Com a chegada da democracia em 1994, ele criou o termo "Nação Arco-Íris" para descrever a África do Sul e presidiu durante 30 meses a Comissão da Verdade e Reconciliação, criada para ajudar o país a superar os traumas das atrocidades do apartheid.
"O ressentimento e a revolta são ruins para a pressão arterial e a digestão", declarou na época.

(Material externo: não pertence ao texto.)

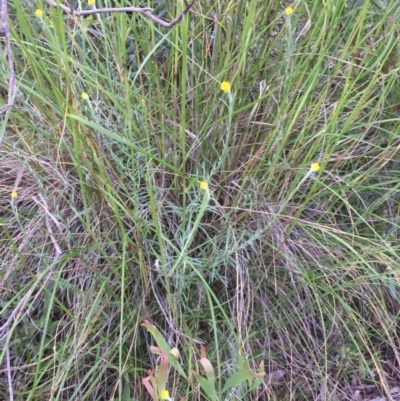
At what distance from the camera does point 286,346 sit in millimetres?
1244

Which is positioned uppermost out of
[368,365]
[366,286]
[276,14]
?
[276,14]

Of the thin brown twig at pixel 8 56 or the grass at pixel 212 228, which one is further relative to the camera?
the grass at pixel 212 228

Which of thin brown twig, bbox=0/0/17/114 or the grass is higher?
A: thin brown twig, bbox=0/0/17/114

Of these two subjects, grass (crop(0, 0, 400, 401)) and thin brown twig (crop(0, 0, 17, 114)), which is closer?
thin brown twig (crop(0, 0, 17, 114))

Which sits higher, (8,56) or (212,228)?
(8,56)

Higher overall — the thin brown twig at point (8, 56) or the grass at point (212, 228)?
the thin brown twig at point (8, 56)

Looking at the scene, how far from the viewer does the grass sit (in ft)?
3.76

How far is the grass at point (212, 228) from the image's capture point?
115cm

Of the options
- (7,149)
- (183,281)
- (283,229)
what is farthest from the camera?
(7,149)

Desmond Tutu atacava as incoerências da África dos Sul atual, com críticas públicas ao ex-presidente Thabo Mbeki por sua gestão na luta contra a aids ou aos problemas judiciais do também ex-presidente Jacob Zuma.
Ele também chamou a atenção dos compatriotas para a violência na sociedade e lamentava a "perda do senso de certo ou errado". Tutu defendeu os imigrantes durante os episódios de violência xenófoba de 2008 na África do Sul.
Nascido em 7 de outubro de 1931 em Klerksdorp, a duas horas de Johannesburgo, Desmond Tutu sofreu poliomielite na infância. Marcado pela experiência, ele queria fazer faculdade de Medicina, mas sua família não teve condições de pagar pelos estudos.
Ordenado sacerdote da Igreja Anglicana aos 30 anos, ele estudou e ensinou no Reino Unido e no Lesoto antes de se estabelecer em Joanesburgo em 1975.
Ordenado sacerdote da Igreja anglicana aos 30 anos, Tutu estudou e foi professor no Reino Unido e em Lesoto antes de se estabelecer em Johannesburgo em 1975.
Cada vez mais conhecido na luta contra o apartheid, seu trabalho foi premiado com o Nobel da Paz em 1984.
Nomeado arcebispo em 1986, Desmond Tutu foi a primeira pessoa negra a comandar a Igreja anglicana sul-africana.
Um câncer de próstata, diagnosticado em 1997, quase acabou com sua carreira, mas este homem de grande vitalidade continuou a ser uma das grandes figuras da sociedade civil sul-africana, apesar da aposentadoria oficial da vida pública.
Lutador incansável pelos direitos humanos e a democracia, Desmond Tutu vivia desde 2010 praticamente afastado dos eventos públicos. Uma de suas últimas aparições aconteceu em maio de 2021, quando foi vacinado contra a covid-19.